[MATERIAL FOR THE TASK start]

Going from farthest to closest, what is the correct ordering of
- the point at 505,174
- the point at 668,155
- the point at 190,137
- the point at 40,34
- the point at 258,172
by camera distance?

[MATERIAL FOR THE TASK end]

TASK INSTRUCTIONS: Output every line of the listing above verbatim, with nothing changed, added, or left out.

FINISHED EXERCISE:
Going from farthest to closest, what is the correct ordering of
- the point at 505,174
- the point at 668,155
- the point at 190,137
- the point at 40,34
- the point at 258,172
by camera distance?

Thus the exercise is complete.